Ich lerne schon seit einer Ewigkeit diese Sprache, aber es kommen immer noch ständig Begriffe und Ausdrücke vor, die mir nicht geläufig sind. Vor allem tauchen in so Spielen wie Red Dead Redemption auch viele sehr spezifische Begriffe auf wie lumbago (Hexenschuss) und ich frage mich dann wie die Leute das hinbekommen nach der Schule all diese Begriffe zu können. Wenn ich dann auf youtube bei englischsprachlichen Videos mit Inhalten über Deutsche die Kommentare lese, lese ich oft wie jemand in Deutschland war und dann erstaunt über die guten Englischkenntnisse der jungen Leute (zu denen ich auch gehöre) war.

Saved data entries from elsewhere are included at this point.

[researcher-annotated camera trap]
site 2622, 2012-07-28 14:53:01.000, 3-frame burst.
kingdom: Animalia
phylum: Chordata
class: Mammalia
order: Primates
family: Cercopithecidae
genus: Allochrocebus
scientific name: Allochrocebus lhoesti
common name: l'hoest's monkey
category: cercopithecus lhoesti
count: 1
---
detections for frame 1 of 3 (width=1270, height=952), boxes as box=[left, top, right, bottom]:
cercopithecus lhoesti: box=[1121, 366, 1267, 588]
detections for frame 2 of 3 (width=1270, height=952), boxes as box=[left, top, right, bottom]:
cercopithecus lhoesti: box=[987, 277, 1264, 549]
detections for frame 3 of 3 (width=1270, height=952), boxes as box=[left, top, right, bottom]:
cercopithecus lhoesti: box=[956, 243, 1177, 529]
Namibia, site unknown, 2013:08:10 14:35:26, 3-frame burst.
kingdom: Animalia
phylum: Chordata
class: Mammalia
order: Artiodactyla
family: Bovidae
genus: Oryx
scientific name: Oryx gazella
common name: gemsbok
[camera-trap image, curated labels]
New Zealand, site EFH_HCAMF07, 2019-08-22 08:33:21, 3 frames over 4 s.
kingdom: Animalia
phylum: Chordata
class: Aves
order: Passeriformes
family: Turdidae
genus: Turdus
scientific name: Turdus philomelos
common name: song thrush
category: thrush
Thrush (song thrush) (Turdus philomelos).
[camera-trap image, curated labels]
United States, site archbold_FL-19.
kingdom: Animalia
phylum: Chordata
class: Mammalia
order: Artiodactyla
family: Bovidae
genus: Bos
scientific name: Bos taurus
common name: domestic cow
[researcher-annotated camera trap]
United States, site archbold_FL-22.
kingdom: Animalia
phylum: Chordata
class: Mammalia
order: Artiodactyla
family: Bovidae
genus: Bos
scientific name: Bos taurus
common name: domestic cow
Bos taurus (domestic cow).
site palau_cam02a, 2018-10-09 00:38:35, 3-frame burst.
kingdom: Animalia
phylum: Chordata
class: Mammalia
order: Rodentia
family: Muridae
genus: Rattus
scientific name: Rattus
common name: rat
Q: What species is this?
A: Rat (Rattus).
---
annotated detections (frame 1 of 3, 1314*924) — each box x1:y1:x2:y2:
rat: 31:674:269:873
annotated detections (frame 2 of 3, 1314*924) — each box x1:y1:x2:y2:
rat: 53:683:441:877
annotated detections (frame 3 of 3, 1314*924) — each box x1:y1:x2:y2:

Es wird dann gesagt, dass Deutsche häufig mit "a little bit" antworten und dann ein perfektes Englisch an den Tag zu legen.
Wieso gelingt denen das und bei mir vergehen nach ewigem Lernen und Konsumieren von englischen Inhalten auf youtube immer noch kaum 5 Minuten ohne irgendein Ausdruck, der mir nicht geläufig ist?
Hier mal als Beispiel die Begriffe, die mir in einer halben Stunden Genshin impact zocken Schwierigkeiten bereitet haben:
ingot, sentinent,swoop,breeze through,chunky,fowl,handkerchief,chasm,smug,sigil,sliver,submerge,fetter,gale,roving,law-abiding,edify,sturdy

Egal wie viele Begriffe ich lerne. Es nimmt einfach kein Ende. Einige meiner Freunde zocken lieber auf Englisch, aber wie können die auf einmal so gut Englisch, dass die jedes noch so spezfische Wort kennen.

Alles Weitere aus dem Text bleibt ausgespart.